- [Goal of the exercise]:
What you return should match the material below line for line, except that no image appears in it.

- [Dataset extract]:

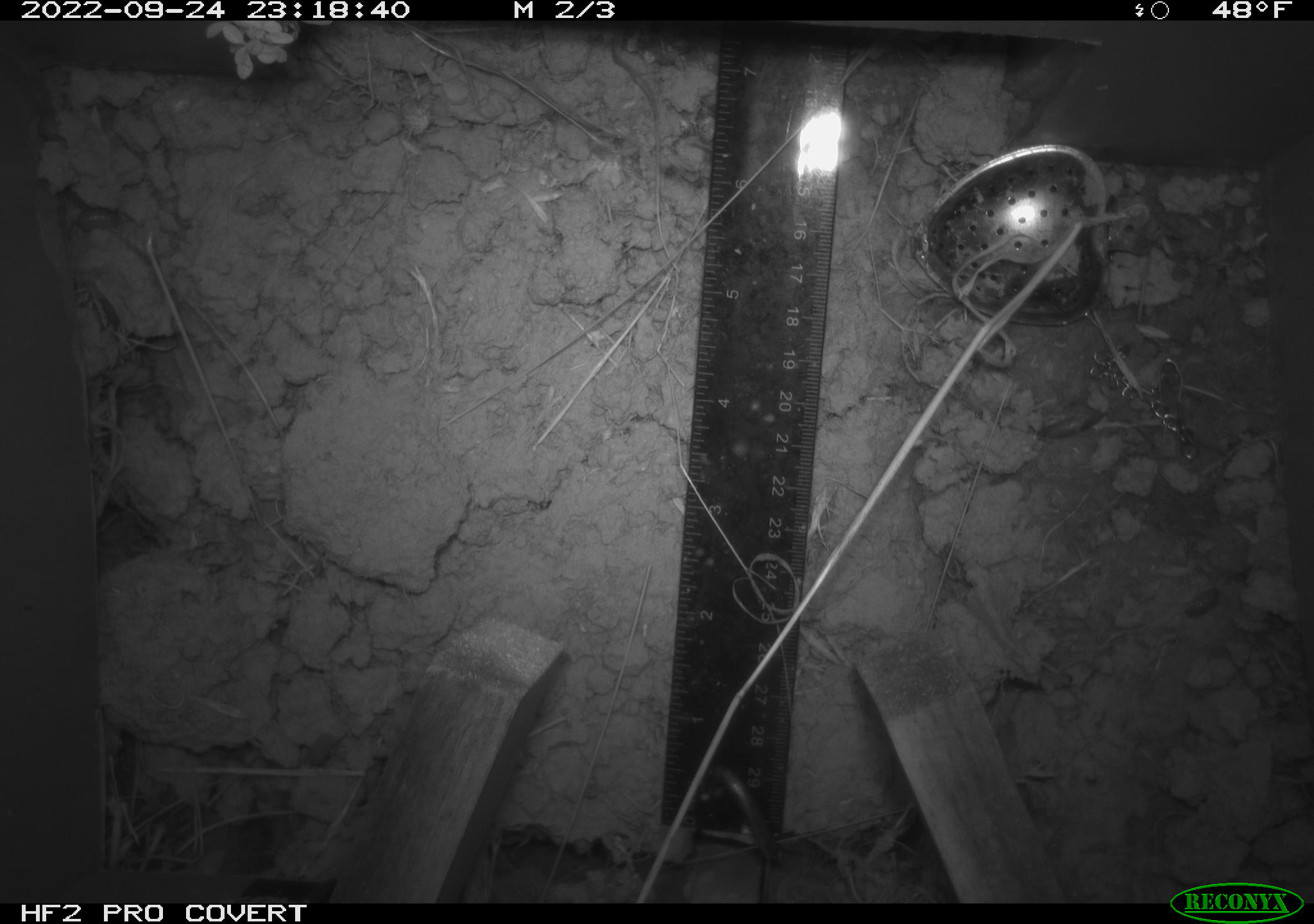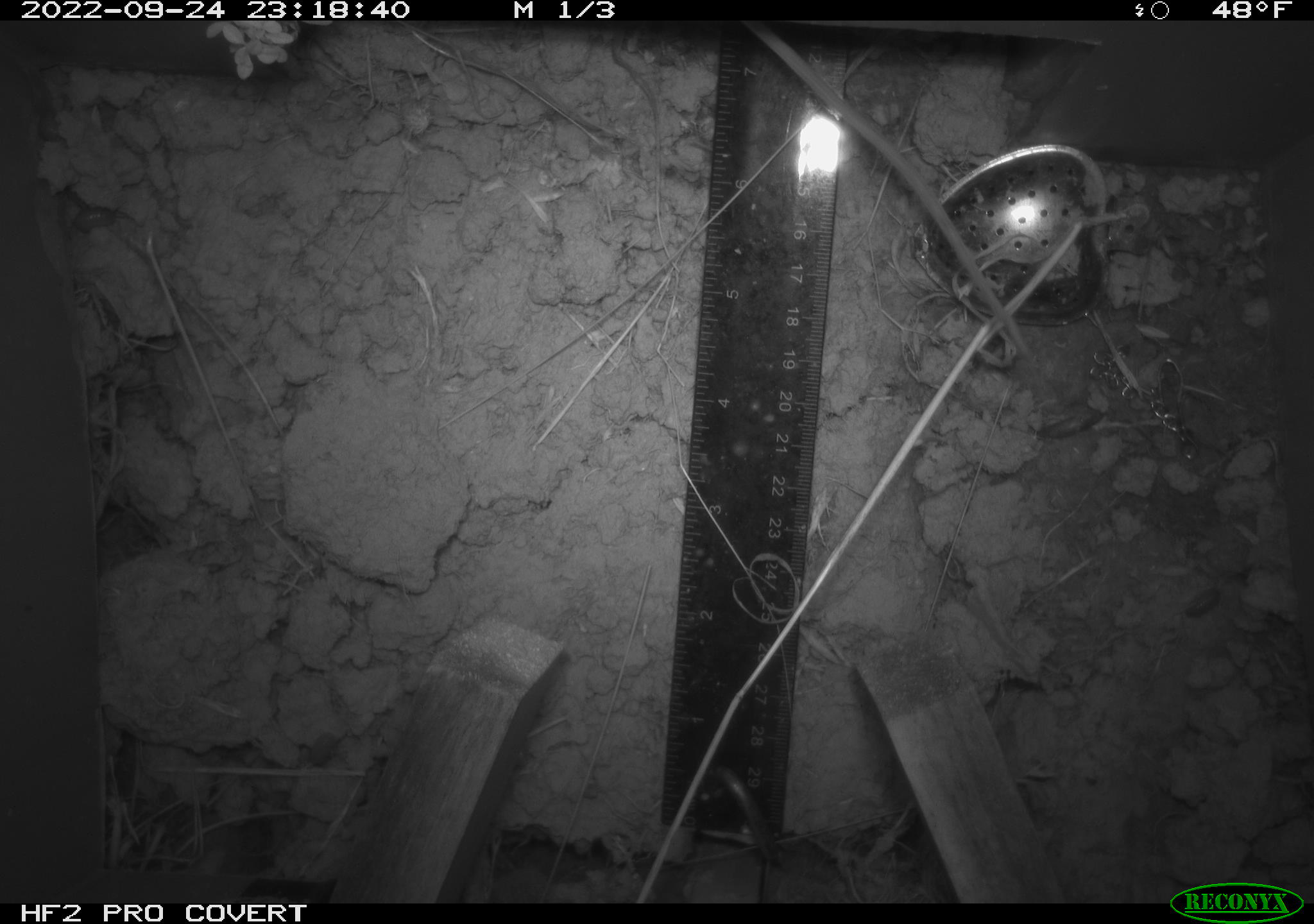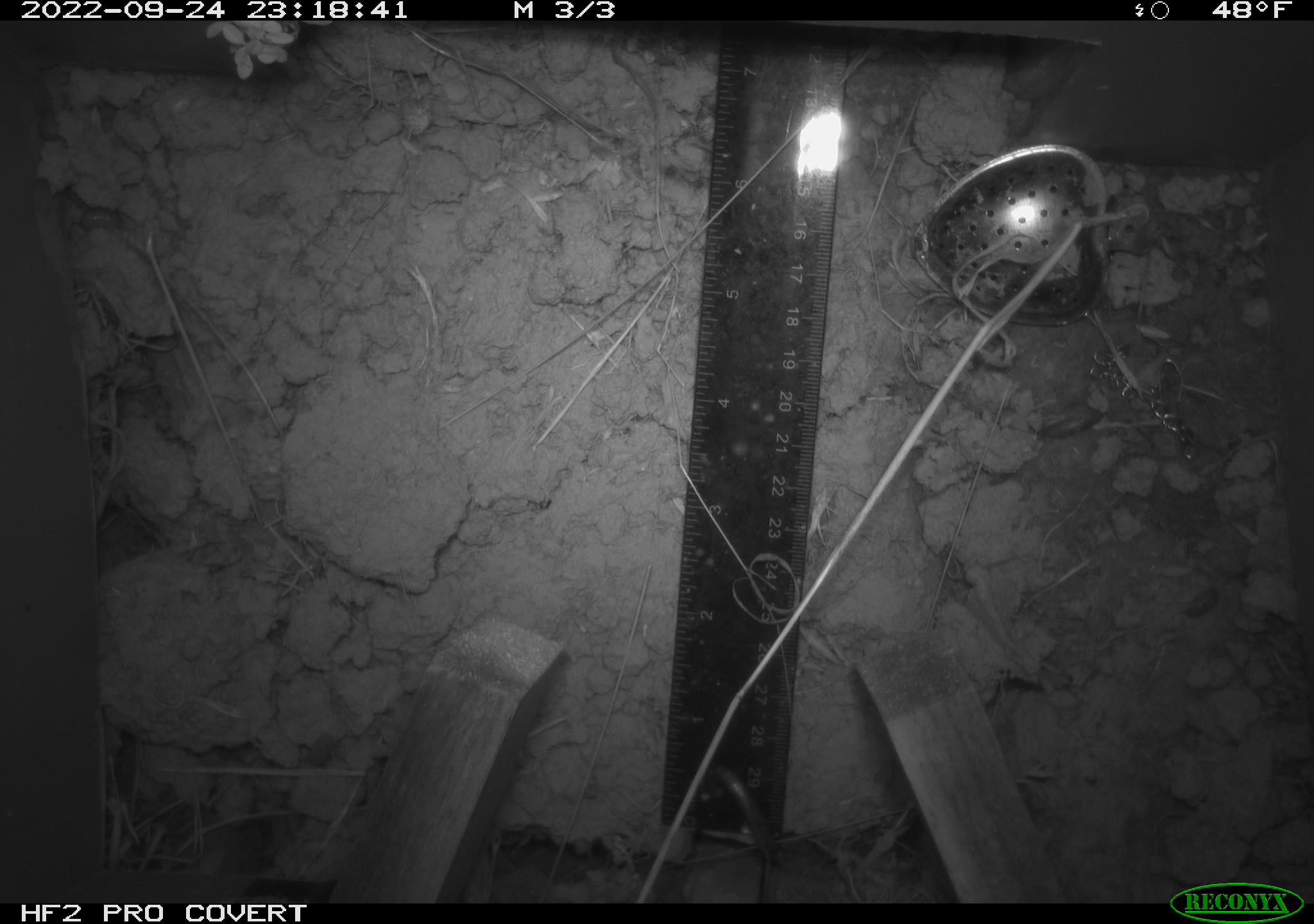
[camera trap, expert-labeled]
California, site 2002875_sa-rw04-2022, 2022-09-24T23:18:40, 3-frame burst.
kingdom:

- [Response area]:
[camera trap, expert-labeled]
California, site 2002875_sa-rw04-2022, 2022-09-24T23:18:40, 3-frame burst.
kingdom:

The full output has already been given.